According to: Tim Kelley, chef

The Painted Table (Alexis Hotel, 92 Madison, 624-3646)

"Salumi is one of my favorite places—that's the little restaurant owned by Mario Batali's dad, Armando, and he's awesome—one of the few guys who's willing to cook off-cuts of meat. He braises tongue and oxtail and all kinds of funky stuff—maybe even tripe. Anyhow, it's great. One place on the Ave, Thai Tom—there's this guy I call 'the rock and roll Thai guy' who cooks with all these bracelets and rock and roll jewelry, and he's just really feisty. It's like watching the Filipino Michael Jackson cook Thai food—he'll point at the food all the time while he's cooking it. There's like 10 seats at the bar and three tables—it's a really good, hot, steamy restaurant. As far as sushi restaurants, I love Hana up on Capitol Hill. Also, Paseo is a little Caribbean place above Fremont that has THE best jerked pork and jerked chicken sandwiches that you could probably ever eat. It's really cheap and it's super, super good. In fact, I'm hungry for it right now."

According to: Leonard Reed, owner

Sapphire (1625 Queen Anne N., 281-1931)

"Usually, for something casual, I love the Elysian. They have really good beer, of course, and you can have, say, the Hot Babe—their pulled pork BBQ sandwich—and a beer, and get in and out for under 10 bucks. Sabai Sabai in Greenlake has great Thai food—you can always get a huge amount of food for relatively cheap. There's the Indian joint just down the street, Banjara; they have a great lunch buffet with all these curries for like seven bucks. Then there's also all the taco joints around town; you can always grab a quick, cheap meal at Taco del Mar or Tacos Guaymas."

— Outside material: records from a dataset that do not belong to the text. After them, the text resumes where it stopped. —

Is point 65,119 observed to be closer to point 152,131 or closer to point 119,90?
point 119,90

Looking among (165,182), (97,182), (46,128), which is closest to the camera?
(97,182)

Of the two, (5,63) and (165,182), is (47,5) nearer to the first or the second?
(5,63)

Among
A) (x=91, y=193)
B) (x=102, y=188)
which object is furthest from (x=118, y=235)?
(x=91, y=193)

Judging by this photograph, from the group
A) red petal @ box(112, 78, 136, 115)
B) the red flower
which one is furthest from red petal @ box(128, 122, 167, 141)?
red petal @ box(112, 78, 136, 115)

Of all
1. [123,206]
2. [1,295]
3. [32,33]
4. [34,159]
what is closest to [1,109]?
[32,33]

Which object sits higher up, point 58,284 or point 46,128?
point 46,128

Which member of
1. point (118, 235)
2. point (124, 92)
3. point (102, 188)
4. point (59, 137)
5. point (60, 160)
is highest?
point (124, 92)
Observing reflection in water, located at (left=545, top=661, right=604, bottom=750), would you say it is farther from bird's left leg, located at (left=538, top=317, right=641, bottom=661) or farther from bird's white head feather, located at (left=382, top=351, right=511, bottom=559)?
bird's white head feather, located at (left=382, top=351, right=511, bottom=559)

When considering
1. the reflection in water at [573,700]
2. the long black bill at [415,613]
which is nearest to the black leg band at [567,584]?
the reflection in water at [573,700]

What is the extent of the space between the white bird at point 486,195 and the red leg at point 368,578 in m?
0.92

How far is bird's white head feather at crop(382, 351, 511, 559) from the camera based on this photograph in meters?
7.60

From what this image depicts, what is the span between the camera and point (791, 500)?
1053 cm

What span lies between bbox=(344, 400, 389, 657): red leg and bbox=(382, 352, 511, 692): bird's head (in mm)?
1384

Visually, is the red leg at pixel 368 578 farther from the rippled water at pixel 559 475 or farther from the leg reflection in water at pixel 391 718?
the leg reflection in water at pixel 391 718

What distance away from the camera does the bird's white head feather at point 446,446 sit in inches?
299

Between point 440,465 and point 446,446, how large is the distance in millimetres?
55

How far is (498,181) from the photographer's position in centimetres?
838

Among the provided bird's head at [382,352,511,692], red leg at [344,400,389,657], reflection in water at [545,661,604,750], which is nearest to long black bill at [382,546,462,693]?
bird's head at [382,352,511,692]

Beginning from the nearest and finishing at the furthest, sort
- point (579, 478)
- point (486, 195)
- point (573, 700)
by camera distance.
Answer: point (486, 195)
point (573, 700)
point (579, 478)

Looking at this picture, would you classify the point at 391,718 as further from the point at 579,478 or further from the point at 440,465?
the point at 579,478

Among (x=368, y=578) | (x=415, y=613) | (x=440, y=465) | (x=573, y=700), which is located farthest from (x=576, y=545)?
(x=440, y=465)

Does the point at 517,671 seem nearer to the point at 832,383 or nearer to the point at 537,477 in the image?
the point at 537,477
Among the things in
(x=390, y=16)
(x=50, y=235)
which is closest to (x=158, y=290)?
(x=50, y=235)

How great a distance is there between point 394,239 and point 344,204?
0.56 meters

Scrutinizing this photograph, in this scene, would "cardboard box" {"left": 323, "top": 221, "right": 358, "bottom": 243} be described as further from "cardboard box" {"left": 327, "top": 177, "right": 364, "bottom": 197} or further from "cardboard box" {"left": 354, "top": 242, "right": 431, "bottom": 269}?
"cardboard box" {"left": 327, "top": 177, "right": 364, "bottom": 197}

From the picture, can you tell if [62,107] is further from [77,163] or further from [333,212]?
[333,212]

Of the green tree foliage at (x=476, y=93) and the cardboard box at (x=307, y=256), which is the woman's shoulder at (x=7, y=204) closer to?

According to: Julie Szmania, owner

Szmania's (3321 W. McGraw, 284-7305)

"We like Kinnaree Thai Cuisine, the little Thai place next door, quite a bit—we get takeout from them almost every day. It's a sweet little place, very cheap, and they do a nice job. Another good one is the Greek place down the street, Niko's Gyros. Both of those are very, very good for neighborhood joints."

According to: Bryce Lamb, chef

Tango (1400 Pike, 583-0382)

"Mi So 1 on South Jackson for their house noodle soups. Salumi for, you know, everything. Shanghai Garden's got great lunch specials. Juan Colorado's carnitas tacos are the best in town, Seattle Deli has great BBQ pork sandwiches, and La Spiga has great pasta. A Little Taste of Saigon—their pho is really, really good. All of these are places that're really good for the price, and they're a lot better than going out for a burger and fries."

According to: Stacy Manning, lunch director

Il Terrazzo Carmine (411 First S., 467-7797)

"La Vita Bella, on Second between Battery and Bell, is a teeny little place with reasonable prices, excellent food, nice ambiance, and live music. Thai Heaven at the base of Queen Anne Hill is a longtime standard that I've been attending for over 10 years. The staff knows my name, where I work, and what I like to eat, and my favorite drink is always waiting for me on the table. I love it. . . . At Gourmondo, the owner is just fabulous—he'll shout at you when he sees you out the window and invite you in for all kinds of yummy little treats."